# Probability question-flipping a coin-mathematical approach?

1. Jun 7, 2012

### SeththeBaller

1. What is the probability of tossing at least three 'heads' if a fair coin is tossed four times?

2. Drawing a tree

Hey guys,

I was just wondering...is there a mathematical approach for me solving this question without drawing an event tree? Reason I ask is so that it saves time should a similar question appear on an exam

Thanks!

2. Jun 7, 2012

### Muphrid

You have 3 heads and 1 tail: H H H T.

How many ways can you arrange these uniquely? It should be obvious that there are only four ways, but mathematically, you would take 4! (for the number of flips) and divide by 3! (the number of ways the heads can be switched among themselves that you can't distinguish) and divide by 1! (the same as before, but for the tails). 4!/3!/1! = 4. You might know this as $\binom{4}{3}$ also.

Now, take 4, and multiply by the probability of each individual event. Each head occurs on its flip with .5 probability. .5^3 = .125. The same for tails. .5^3*.5 = .0625.

The final result: .0625*4 = .25.

3. Jun 7, 2012

### skiller

...but the OP's question was "at least three heads", so you also need to add on the probability of getting H H H H.

4. Jun 7, 2012

### SeththeBaller

So...I am more confused than ever, and understandably so.
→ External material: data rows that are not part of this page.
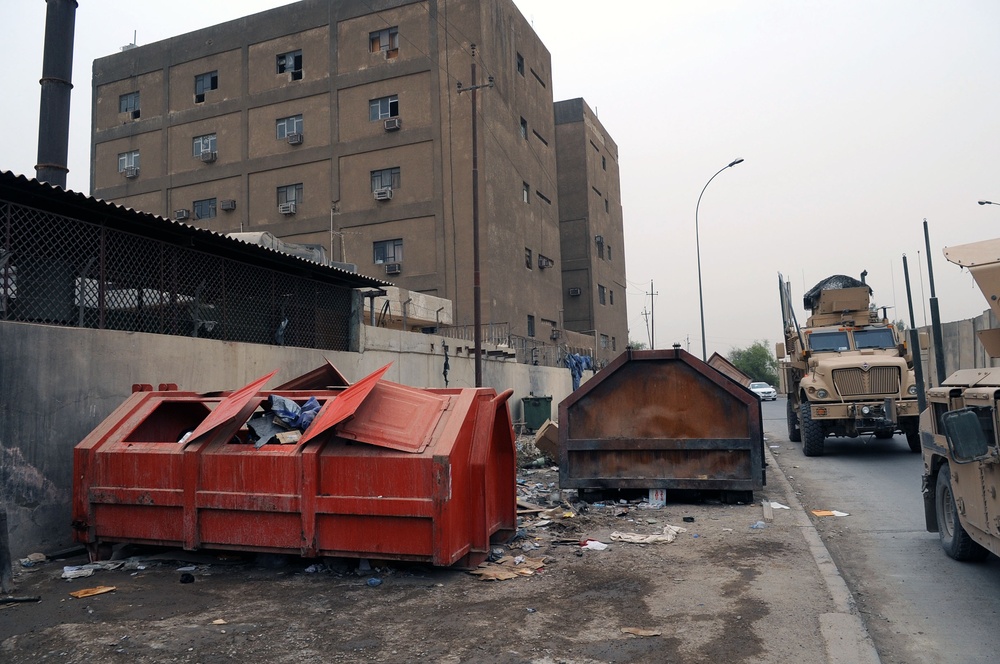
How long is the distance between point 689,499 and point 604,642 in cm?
481

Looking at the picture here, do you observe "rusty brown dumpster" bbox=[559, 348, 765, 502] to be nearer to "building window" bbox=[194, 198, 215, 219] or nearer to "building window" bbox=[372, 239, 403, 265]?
"building window" bbox=[372, 239, 403, 265]

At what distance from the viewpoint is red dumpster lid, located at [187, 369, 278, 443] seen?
231 inches

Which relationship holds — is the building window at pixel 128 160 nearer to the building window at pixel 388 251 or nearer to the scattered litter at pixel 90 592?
the building window at pixel 388 251

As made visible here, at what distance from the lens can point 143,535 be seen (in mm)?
6059

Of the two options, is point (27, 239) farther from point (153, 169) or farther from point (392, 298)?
point (153, 169)

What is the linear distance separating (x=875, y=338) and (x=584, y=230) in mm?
29070

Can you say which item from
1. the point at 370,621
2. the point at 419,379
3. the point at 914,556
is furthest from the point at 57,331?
the point at 419,379

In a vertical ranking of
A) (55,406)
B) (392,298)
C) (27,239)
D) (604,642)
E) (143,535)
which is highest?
(392,298)

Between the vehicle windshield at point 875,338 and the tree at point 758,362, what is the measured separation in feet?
214

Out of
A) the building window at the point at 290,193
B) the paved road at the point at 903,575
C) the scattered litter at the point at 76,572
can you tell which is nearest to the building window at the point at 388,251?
the building window at the point at 290,193

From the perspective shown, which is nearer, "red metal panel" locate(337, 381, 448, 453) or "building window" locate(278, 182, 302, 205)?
"red metal panel" locate(337, 381, 448, 453)

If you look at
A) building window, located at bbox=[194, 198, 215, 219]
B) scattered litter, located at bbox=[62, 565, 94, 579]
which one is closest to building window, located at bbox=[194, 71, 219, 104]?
building window, located at bbox=[194, 198, 215, 219]

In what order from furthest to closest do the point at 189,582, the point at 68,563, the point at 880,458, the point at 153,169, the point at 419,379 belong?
the point at 153,169
the point at 419,379
the point at 880,458
the point at 68,563
the point at 189,582

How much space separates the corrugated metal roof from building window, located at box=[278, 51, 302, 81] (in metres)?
22.9
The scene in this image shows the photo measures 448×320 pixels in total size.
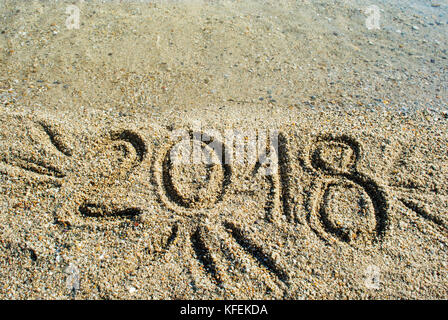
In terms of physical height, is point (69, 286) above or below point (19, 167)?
below

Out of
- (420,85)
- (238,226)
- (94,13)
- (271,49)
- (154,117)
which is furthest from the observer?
(94,13)

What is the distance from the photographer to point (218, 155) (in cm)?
272

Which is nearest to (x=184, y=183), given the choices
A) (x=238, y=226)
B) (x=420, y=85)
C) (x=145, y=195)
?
(x=145, y=195)

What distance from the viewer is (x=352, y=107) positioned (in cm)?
308

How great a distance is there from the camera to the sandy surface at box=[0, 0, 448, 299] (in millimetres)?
2176

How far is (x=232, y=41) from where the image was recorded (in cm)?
364

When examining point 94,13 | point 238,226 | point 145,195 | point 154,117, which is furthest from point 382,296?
point 94,13

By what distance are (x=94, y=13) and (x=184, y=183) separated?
8.06 feet

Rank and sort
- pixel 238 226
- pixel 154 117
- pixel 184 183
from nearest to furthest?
pixel 238 226 < pixel 184 183 < pixel 154 117

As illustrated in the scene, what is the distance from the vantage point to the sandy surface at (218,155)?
7.14 feet
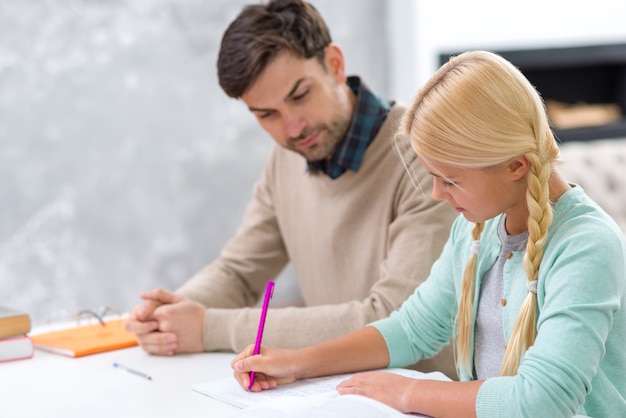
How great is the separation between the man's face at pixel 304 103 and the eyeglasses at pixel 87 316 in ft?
1.71

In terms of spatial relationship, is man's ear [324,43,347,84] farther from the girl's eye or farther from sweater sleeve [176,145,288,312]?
sweater sleeve [176,145,288,312]

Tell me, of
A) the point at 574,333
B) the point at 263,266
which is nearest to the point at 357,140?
the point at 263,266

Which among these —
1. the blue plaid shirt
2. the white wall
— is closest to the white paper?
the blue plaid shirt

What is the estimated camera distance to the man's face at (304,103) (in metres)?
1.84

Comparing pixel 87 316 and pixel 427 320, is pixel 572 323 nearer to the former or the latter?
pixel 427 320

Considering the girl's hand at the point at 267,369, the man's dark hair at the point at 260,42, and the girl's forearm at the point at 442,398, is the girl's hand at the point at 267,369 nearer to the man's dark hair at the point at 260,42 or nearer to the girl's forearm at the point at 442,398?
the girl's forearm at the point at 442,398

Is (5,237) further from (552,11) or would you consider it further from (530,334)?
(552,11)

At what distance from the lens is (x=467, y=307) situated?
1349mm

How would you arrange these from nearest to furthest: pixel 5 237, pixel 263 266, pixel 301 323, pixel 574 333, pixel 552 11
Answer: pixel 574 333 < pixel 301 323 < pixel 263 266 < pixel 5 237 < pixel 552 11

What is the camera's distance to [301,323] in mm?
1649

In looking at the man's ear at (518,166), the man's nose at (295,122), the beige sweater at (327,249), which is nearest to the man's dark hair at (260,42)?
the man's nose at (295,122)

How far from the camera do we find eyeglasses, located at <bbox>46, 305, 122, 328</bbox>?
184cm

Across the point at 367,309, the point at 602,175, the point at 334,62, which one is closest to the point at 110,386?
the point at 367,309

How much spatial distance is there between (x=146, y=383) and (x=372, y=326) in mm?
389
I thought the answer would be 5/16 but...I don't even know anymore

5. Jun 7, 2012

### Villyer

5/16 is the correct answer. His answer of 25% is 4/16, but it doesn't include the possibility of H H H H, which is the extra 1/16.

What part of his explanation confused you?

6. Jun 7, 2012

### skiller

Why "understandably so"? You may very well be "more confused than ever", but it's certainly not understandable that you are.
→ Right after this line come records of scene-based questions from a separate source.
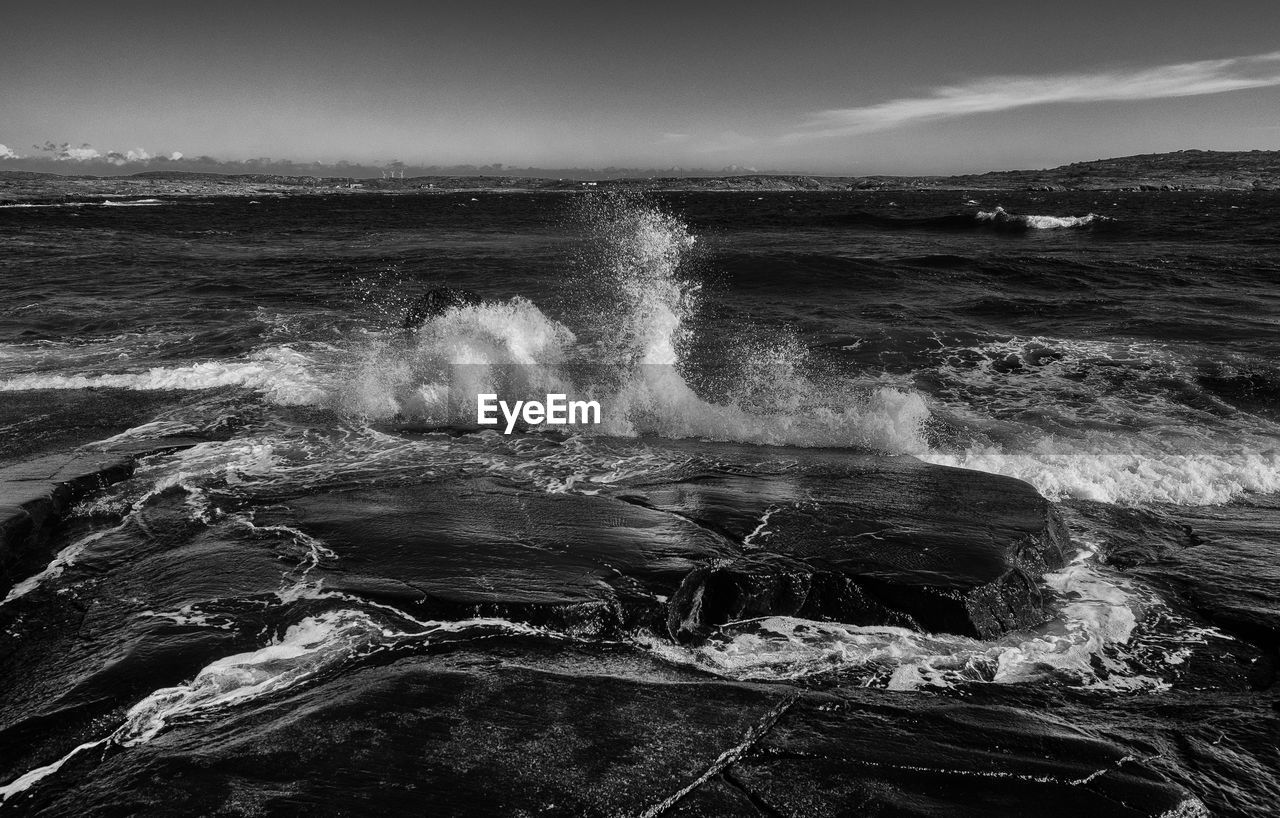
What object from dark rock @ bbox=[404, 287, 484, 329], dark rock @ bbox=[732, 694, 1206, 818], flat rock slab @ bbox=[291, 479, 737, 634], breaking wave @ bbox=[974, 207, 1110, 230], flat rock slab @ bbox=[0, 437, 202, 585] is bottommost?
dark rock @ bbox=[732, 694, 1206, 818]

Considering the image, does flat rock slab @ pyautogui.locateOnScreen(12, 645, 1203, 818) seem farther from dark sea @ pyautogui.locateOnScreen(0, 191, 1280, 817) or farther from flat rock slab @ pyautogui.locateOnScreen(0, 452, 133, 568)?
flat rock slab @ pyautogui.locateOnScreen(0, 452, 133, 568)

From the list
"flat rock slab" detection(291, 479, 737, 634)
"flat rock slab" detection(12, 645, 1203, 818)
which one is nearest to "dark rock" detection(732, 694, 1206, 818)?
"flat rock slab" detection(12, 645, 1203, 818)

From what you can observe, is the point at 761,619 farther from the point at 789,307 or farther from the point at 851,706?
the point at 789,307

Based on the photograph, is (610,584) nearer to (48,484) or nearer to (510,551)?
(510,551)

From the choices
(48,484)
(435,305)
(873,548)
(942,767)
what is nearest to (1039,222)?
(435,305)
You have been given explanation and the solution.

7. Jun 8, 2012

### Villyer

Maybe looking at a slightly more general solution will help.
I'll be talking about flipping k heads out of n flips. (So in this problem k is 3 and 4, and n is 4)

$\binom{k}{n}$ is the number of ways that you can select which of the n flips will be heads. (since out of the n flips, k of them have to be choosen to land heads)
So this is also the numerator of your probability, as it is the number of positive outcomes.
The number of possible outcomes is $2^{n}$, because there are two possibilities (heads/tails) for each of the n flips.
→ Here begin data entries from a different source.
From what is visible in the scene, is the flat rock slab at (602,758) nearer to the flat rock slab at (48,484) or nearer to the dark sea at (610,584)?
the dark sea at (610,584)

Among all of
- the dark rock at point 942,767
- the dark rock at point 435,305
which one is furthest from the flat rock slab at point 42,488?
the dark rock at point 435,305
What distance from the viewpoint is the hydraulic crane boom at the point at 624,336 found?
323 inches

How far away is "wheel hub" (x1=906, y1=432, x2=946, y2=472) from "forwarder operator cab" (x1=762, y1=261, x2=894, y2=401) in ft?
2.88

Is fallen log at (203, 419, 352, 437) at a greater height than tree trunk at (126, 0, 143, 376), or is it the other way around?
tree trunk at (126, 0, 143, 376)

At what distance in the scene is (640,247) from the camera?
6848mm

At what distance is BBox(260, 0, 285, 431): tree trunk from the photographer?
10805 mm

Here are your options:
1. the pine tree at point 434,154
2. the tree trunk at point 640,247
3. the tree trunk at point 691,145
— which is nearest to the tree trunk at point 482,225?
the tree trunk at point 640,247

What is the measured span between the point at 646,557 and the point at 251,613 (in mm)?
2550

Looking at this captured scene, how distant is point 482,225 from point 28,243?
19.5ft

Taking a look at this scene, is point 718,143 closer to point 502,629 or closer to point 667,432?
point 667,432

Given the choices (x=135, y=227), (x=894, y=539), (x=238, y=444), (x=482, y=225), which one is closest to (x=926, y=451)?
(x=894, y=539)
Thus the probability of getting k heads [or P(k,n)] would be $\frac{\binom{k}{n}}{2^{n}}$.

In your problem, P(3,4) + P(4,4) = 1/4 + 1/16 = 5/16, which is the answer you got.

8. Jun 8, 2012

### Ray Vickson

How you proceed depends on what you already know. If you do not know about the binomial distribution, you need to work out the problem from first principles, perhaps by drawing a probability tree or something similar. If you know the binomial distribution formulas, you can use them directly, thus by-passing the probability tree or whatever.

However, there is another issue. If (as in this case) we have an experiment in which the outcome has a binomial distribution taking possible values {0,1,2,...,N}, and if you are asked to compute a probability that at least a certain number occurs (or at most a certain number) you generally have no choice: you will have to perform a sum of several probabilities. The only exceptions are if you are asked "at least 1" or "at most N-1", because you can then look at the respective complementary events "exactly 0" or "exactly N" and get their probabilities instead (then subtract these from 1). In all other cases you need to do a sum (but the complementary probability may be easier because it may contain fewer terms).

RGV

9. Jun 8, 2012

### SeththeBaller

Thanks guys! I will have a look over this stuff to make sure I understand it.